The CCW Working Group on Armed Conflict will meet from 9am to 11am on Friday 27 May in the Allen & Overy Room, Pembroke College. Please see below for details of the papers that will be discussed.
If you are interested in attending and are not already on the Working Group's mailing list, please contact nicholas.barker@nuffield.ox.ac.uk for more information.
Sara Usher: "Is it Recurrence or Persistence?: The Fallacy of Intrastate Conflict Coding Practices"
Sara's topic is on the consequences of different coding practices to academia, policy and practice in regards to intrastate conflict. Preliminary findings from the UCDP Conflict Data Programme will be presented.
Catharina Lewerenz:"Pro-Government Militias as a strategy to Violent and Non-Violent Campaigns?"

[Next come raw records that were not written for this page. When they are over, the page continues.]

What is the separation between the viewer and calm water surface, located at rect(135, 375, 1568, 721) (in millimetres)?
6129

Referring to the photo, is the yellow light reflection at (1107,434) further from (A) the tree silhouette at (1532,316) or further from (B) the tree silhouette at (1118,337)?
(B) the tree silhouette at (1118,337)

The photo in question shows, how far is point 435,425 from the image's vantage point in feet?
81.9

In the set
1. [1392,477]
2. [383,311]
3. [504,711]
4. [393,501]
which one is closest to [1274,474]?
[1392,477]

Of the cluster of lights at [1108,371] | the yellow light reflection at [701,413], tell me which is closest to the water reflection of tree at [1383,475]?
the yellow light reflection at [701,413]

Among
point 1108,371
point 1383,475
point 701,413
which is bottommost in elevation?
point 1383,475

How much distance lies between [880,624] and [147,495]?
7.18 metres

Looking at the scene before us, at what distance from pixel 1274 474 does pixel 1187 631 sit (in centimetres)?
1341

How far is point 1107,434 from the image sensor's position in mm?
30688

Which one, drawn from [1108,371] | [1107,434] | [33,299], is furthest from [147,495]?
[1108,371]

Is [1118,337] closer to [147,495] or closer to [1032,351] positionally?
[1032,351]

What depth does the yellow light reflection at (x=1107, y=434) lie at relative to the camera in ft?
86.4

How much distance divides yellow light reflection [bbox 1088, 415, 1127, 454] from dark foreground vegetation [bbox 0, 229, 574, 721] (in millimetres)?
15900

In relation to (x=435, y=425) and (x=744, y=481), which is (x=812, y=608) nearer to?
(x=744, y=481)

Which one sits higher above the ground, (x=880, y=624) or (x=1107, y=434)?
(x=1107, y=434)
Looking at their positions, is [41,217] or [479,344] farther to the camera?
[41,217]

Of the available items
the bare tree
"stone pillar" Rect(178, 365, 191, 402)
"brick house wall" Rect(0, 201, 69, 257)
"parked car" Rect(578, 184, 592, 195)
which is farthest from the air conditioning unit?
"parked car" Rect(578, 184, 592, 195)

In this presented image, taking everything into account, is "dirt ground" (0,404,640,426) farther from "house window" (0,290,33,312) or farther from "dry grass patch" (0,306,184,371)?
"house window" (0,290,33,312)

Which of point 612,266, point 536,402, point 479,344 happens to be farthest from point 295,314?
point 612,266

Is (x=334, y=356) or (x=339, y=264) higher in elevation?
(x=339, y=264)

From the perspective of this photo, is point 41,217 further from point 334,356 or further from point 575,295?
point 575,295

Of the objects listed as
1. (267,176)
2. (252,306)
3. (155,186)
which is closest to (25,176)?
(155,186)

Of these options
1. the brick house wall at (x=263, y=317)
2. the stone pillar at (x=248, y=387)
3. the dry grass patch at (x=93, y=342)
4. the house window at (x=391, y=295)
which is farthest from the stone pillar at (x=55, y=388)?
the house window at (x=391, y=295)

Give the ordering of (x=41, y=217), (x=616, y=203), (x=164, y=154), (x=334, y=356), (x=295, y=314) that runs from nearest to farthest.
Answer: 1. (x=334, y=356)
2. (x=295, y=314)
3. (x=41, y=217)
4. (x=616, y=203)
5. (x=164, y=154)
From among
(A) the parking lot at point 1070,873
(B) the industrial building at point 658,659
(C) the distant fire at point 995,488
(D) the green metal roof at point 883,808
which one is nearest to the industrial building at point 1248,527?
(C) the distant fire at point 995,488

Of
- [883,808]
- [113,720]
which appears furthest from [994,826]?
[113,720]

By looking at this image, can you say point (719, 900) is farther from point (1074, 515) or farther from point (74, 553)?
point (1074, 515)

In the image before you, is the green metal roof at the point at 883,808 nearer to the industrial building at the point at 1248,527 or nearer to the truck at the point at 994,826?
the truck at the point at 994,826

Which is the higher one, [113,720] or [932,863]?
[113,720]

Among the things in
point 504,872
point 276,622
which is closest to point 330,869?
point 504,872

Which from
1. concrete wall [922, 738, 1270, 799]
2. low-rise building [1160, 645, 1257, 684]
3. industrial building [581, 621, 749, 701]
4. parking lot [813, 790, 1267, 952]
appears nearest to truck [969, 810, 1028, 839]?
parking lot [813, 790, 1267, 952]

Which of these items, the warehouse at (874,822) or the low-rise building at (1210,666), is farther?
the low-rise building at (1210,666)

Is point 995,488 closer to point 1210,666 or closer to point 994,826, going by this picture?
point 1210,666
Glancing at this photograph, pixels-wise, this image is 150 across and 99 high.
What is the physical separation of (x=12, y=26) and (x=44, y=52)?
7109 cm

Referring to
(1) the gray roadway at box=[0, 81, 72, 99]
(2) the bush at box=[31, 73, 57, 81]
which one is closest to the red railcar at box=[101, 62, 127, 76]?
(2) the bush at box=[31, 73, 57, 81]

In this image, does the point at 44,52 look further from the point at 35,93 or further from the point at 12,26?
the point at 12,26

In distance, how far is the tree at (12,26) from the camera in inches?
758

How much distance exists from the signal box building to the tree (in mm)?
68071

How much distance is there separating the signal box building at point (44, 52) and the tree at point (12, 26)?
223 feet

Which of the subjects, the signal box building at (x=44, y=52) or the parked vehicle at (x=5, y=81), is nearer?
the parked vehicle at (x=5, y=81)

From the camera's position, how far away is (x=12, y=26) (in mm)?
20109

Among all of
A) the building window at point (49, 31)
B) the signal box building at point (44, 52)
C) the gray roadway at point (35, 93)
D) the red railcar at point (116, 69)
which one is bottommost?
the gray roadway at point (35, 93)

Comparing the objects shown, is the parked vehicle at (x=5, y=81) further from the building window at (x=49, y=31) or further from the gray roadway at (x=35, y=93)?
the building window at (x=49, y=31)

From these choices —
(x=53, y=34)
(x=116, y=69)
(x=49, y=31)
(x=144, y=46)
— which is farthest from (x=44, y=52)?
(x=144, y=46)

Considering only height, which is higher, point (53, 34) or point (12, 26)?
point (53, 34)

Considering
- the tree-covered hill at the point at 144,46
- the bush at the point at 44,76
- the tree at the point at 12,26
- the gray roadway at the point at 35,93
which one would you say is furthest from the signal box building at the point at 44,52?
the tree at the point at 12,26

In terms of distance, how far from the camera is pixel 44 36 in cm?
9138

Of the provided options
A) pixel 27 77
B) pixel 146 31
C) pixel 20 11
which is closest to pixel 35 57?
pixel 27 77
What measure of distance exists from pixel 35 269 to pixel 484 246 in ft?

Do incumbents recur to pro-government militias when dealing with violent oppositions? And, do pro-government militias play a role when the opposition uses non-violent strategies? From 1981 to 2007, 736 violent and 239 non-violent campaign months took place in 64 countries aiming for regime change, anti-occupation, or secession. These mass mobilisations pose a threat to incumbent regimes pressuring them to take action for their own survival. Interestingly, while pro-government militias are active in two-third of the violent campaigns, they were also actively engaged in political violence during half of the non-violent campaigns. This is the first paper seeking to explain this pattern by examining the causal relationship between violent/non-violent campaigns and the activity of pro-government militias. I argue that governments are more likely to treat militias as strategic means to use repression in response to mass mobilisation when a) the campaign takes place outside the centre, b) if the campaign is able to create parallel administrative, social, political and economic structures, and c) if the state faces otherwise domestic and international repercussions. I test this argument using the Pro-government militia database (1981-2007) and the Navco 2.0 dataset.